(Stored data)
────────────────────

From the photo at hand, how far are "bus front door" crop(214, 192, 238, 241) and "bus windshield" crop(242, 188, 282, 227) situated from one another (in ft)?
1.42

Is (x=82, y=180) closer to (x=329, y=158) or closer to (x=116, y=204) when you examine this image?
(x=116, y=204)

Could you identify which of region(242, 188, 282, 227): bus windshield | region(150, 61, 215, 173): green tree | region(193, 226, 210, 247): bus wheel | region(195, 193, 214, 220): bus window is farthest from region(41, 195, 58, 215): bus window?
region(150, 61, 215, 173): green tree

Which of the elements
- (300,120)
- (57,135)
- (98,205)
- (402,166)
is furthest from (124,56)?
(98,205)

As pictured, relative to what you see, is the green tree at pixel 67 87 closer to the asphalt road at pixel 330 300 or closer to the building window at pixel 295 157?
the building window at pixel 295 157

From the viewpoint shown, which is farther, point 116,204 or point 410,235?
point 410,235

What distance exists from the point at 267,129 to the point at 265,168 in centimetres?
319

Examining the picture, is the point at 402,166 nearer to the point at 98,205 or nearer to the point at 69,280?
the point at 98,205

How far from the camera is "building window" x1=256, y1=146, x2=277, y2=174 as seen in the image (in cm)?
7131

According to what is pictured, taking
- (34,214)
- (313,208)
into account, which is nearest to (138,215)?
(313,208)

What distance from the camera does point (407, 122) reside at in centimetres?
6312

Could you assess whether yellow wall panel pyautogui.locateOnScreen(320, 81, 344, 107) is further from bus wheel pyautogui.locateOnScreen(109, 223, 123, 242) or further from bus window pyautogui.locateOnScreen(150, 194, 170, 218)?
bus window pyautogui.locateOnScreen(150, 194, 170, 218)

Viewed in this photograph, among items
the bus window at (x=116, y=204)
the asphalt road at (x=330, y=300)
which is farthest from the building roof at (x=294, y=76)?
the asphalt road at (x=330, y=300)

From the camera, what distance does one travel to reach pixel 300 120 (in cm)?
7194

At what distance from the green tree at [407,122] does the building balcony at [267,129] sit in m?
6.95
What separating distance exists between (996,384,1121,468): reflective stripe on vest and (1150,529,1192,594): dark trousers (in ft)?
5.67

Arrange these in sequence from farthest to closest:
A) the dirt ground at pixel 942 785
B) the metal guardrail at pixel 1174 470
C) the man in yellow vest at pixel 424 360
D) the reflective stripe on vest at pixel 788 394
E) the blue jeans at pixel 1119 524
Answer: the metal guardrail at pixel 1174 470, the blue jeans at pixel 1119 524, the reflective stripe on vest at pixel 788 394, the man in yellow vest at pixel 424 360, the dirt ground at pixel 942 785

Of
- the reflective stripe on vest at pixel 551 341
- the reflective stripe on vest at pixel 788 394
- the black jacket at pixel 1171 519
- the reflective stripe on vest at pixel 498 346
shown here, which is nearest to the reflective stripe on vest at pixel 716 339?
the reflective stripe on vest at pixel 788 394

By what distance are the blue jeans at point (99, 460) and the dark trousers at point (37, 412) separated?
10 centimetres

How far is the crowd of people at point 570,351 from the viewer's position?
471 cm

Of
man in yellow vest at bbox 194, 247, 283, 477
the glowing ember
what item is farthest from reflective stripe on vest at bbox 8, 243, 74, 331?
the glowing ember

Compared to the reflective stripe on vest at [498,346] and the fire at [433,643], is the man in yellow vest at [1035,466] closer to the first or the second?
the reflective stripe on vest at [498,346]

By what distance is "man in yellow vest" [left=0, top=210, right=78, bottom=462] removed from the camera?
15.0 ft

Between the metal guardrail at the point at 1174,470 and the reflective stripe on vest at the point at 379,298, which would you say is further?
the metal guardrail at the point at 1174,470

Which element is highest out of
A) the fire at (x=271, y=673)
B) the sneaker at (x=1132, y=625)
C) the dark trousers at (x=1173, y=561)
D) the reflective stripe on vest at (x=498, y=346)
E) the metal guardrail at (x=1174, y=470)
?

────────────────────

**EXERCISE REQUIREMENTS**
Write out all of the items above, answers included, without altering a single character.

**TASK ANSWER**
From the photo at hand, how far are "bus front door" crop(214, 192, 238, 241) and "bus windshield" crop(242, 188, 282, 227) situated from one another (in ft)?
1.42

Is (x=82, y=180) closer to (x=329, y=158) or closer to (x=116, y=204) when you examine this image?
(x=116, y=204)

Could you identify which of region(242, 188, 282, 227): bus windshield | region(150, 61, 215, 173): green tree | region(193, 226, 210, 247): bus wheel | region(195, 193, 214, 220): bus window is farthest from region(41, 195, 58, 215): bus window?
region(150, 61, 215, 173): green tree

Which of the elements
- (300,120)
- (57,135)
- (98,205)
- (402,166)
is furthest from (124,56)?
(98,205)

As pictured, relative to what you see, is the green tree at pixel 67 87 closer to the asphalt road at pixel 330 300 or closer to the building window at pixel 295 157?
the building window at pixel 295 157

From the viewpoint shown, which is farther, point 116,204 or point 410,235?
point 410,235

What distance exists from the point at 267,129 to the point at 265,168 in centimetres?
319

Examining the picture, is the point at 402,166 nearer to the point at 98,205 or nearer to the point at 69,280?
the point at 98,205

How far from the camera is "building window" x1=256, y1=146, x2=277, y2=174 as seen in the image (in cm)?
7131

According to what is pictured, taking
- (34,214)
- (313,208)
into account, which is nearest to (138,215)?
(313,208)

What distance from the camera does point (407, 122) reside at in centimetres?
6312

Could you assess whether yellow wall panel pyautogui.locateOnScreen(320, 81, 344, 107) is further from bus wheel pyautogui.locateOnScreen(109, 223, 123, 242) or further from bus window pyautogui.locateOnScreen(150, 194, 170, 218)?
bus window pyautogui.locateOnScreen(150, 194, 170, 218)

Viewed in this photograph, among items
the bus window at (x=116, y=204)
the asphalt road at (x=330, y=300)
which is farthest from the building roof at (x=294, y=76)?
the asphalt road at (x=330, y=300)

From the camera, what distance does one travel to reach pixel 300 120 (in cm)?
7194

At what distance from the green tree at [407,122] does the building balcony at [267,129] sit in m?
6.95
What separating distance exists between (996,384,1121,468): reflective stripe on vest and (1150,529,1192,594): dark trousers (in ft)?
5.67

Arrange these in sequence from farthest to closest:
A) the dirt ground at pixel 942 785
B) the metal guardrail at pixel 1174 470
C) the man in yellow vest at pixel 424 360
D) the reflective stripe on vest at pixel 788 394
E) the blue jeans at pixel 1119 524
Answer: the metal guardrail at pixel 1174 470, the blue jeans at pixel 1119 524, the reflective stripe on vest at pixel 788 394, the man in yellow vest at pixel 424 360, the dirt ground at pixel 942 785

Of
- the reflective stripe on vest at pixel 551 341
- the reflective stripe on vest at pixel 788 394
- the black jacket at pixel 1171 519
- the reflective stripe on vest at pixel 498 346
shown here, which is nearest to the reflective stripe on vest at pixel 716 339?
the reflective stripe on vest at pixel 788 394

By what distance are the blue jeans at point (99, 460) and the dark trousers at point (37, 412) separated?
10 centimetres

How far is the crowd of people at point 570,351 from the viewer's position?
471 cm

Of
man in yellow vest at bbox 194, 247, 283, 477
the glowing ember
what item is farthest from reflective stripe on vest at bbox 8, 243, 74, 331?
the glowing ember

Compared to the reflective stripe on vest at [498,346] and the fire at [433,643], is the man in yellow vest at [1035,466] closer to the first or the second?
the reflective stripe on vest at [498,346]

By what distance is "man in yellow vest" [left=0, top=210, right=78, bottom=462] removed from the camera?
15.0 ft

Between the metal guardrail at the point at 1174,470 and the reflective stripe on vest at the point at 379,298, which would you say is further?
the metal guardrail at the point at 1174,470

Which element is highest out of
A) the fire at (x=271, y=673)
B) the sneaker at (x=1132, y=625)
C) the dark trousers at (x=1173, y=561)
D) the reflective stripe on vest at (x=498, y=346)
E) the metal guardrail at (x=1174, y=470)
?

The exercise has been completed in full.